__EXPLORE THE MATERIAL__:
#1 Return the part of the futures-data notebook between "writer.save()" and "ROC, SMI, WVAD)", inclusive.
#2 Take the futures-data notebook further from where it stops.
SOURCE TEXT START
Table 1. Description of the input variables:

![table%201%20description%20of%20input%20variables.PNG](attachment:table%201%20description%20of%20input%20variables.PNG)

In [192]:
# Drop column 'matlab_time' from all dataframes in OrderedDict
for item in dict_dataframes:
    for subitem in dict_dataframes[item]:
        if 'matlab_time' in subitem:
            print(item, subitem)
            #dict_dataframes[item].drop(subitem,axis=1, inplace=True)

csi300 index future data matlab_time
hangseng index future data matlab_time


In [215]:
# Alternate method to drop Drop column 'matlab_time' from all dataframes in OrderedDict

# a = dict_dataframes
# for i, (key, value) in enumerate(a.items()):
#     print (i, key)
#     print(value.columns)
#     if ('matlab_time' in value.columns) is True:
#         print("True")
#         print(i,key)
#         dict_dataframes[key].drop('matlab_time',axis=1, inplace=True)
#     i[item].drop('matlab_time', inplace=True)

In [218]:
# Save cleaned data to disk

# frames_to_excel() source: https://stackoverflow.com/q/51696940
def frames_to_excel(df_dict, path):
    """Write dictionary of dataframes to separate sheets, within 
        1 file."""
    writer = pd.ExcelWriter(path, engine='xlsxwriter')
    for tab_name, dframe in df_dict.items():
        dframe.to_excel(writer, sheet_name=tab_name)
    writer.save() 
    
frames_to_excel(dict_dataframes,"data/clean_data.xlsx")

Panel A variables: (OHLC, H/L price, volume)

Panel B variables: (MACD, CCI, ATR, BOLL, EMA20, MA5/MA10, MTM5/MTM12, ROC, SMI, WVAD)

Panel A variables (OHLC) and Panel B variables (Technical Indicators) can all be calculated/recreated for bitcoin and other crypto (or even stocks/forex)

Panel C variables (Exchange rate and Interest rates) are macroeconomic variables I'd have to find a replacement, substitute, or rough equivalent (if possible) for crypto
possibly even something like the stablecoin exchange premium or overall marketcap per currency/ticker

Splitting data this particular way includes the previous observations into the next training set:

In [None]:
from sklearn.model_selection import TimeSeriesSplit

train_list = []
test_list = []
X = clean_data.values

splits = TimeSeriesSplit(n_splits=6)
SOURCE TEXT END
RECORDS SUPPLIED START
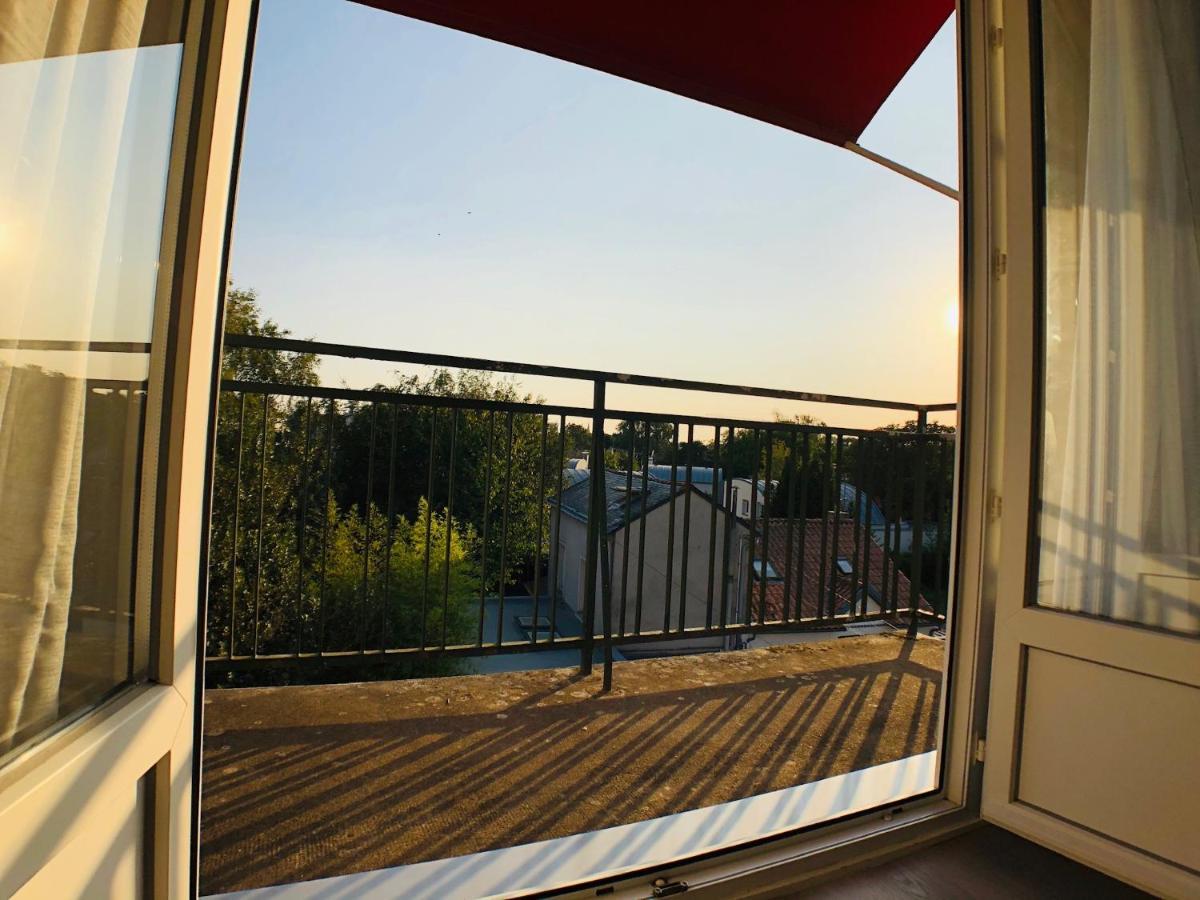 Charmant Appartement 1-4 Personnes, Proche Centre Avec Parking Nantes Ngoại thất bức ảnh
RECORDS SUPPLIED END
RECORDS SUPPLIED START
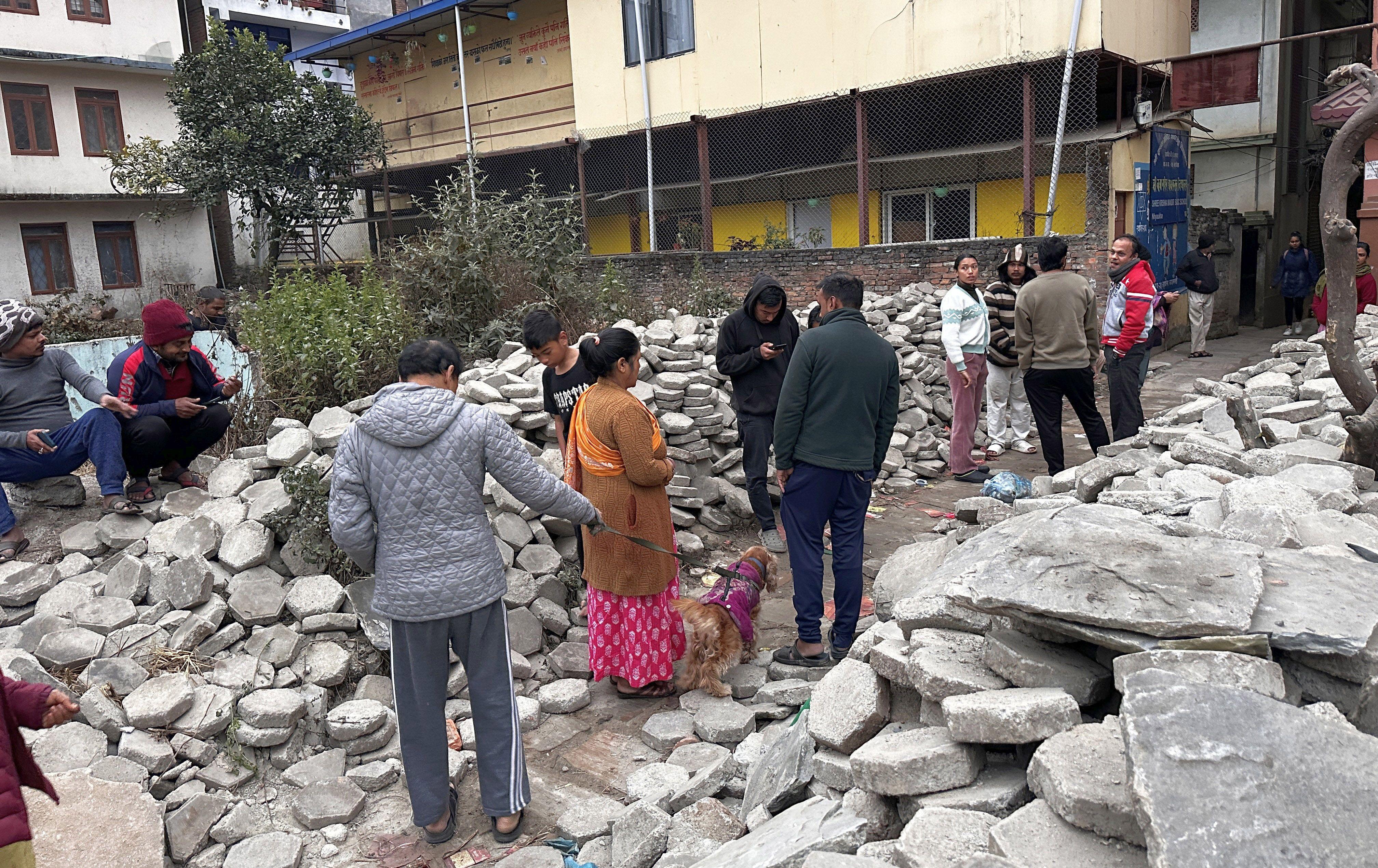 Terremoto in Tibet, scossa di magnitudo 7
RECORDS SUPPLIED END
__ANSWERS TO EACH TASK__:
#1
writer.save() 
    
frames_to_excel(dict_dataframes,"data/clean_data.xlsx")

Panel A variables: (OHLC, H/L price, volume)

Panel B variables: (MACD, CCI, ATR, BOLL, EMA20, MA5/MA10, MTM5/MTM12, ROC, SMI, WVAD)

#2
index = 1
for train_index, test_index in splits.split(X):
    train = X[train_index]
    test = X[test_index]
    print('Observations: %d' % (len(train) + len(test)))
    print('Training Observations: %d' % (len(train)))
    print('Testing Observations: %d' % (len(test)))
    train_list.append(train)
    test_list.append(test)
    index += 1

In [None]:
len(train_list),len(test_list)

Fig 1. The flowchart of the proposed deep learning framework for financial time series:![fig%201%20flowchart%20of%20dl%20framework%20model.PNG](attachment:fig%201%20flowchart%20of%20dl%20framework%20model.PNG)

As defined by bao-yue-rao, the WSAE-LSTM model has three primary components:

1. Wavelet transform applied to denoise data as part of preprocessing
2. Stacked Autoencoders to generate high level features
3. LSTMs to forecast next day closing price

Wavelet Transform

"As a result, the two-level wavelet is applied twice in this study for data preprocessing as suggested in [23]"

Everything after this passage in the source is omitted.